### Written request
Copy the material below word for word, leaving out the pictures.

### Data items
+ + + + + + +

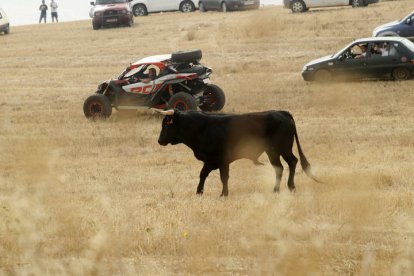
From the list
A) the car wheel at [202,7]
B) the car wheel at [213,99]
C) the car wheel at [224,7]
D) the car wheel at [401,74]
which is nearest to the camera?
the car wheel at [213,99]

+ + + + + + +

### Solution for this exercise
From the list
A) the car wheel at [202,7]
B) the car wheel at [213,99]
C) the car wheel at [224,7]
D) the car wheel at [401,74]
which is nearest to the camera?
the car wheel at [213,99]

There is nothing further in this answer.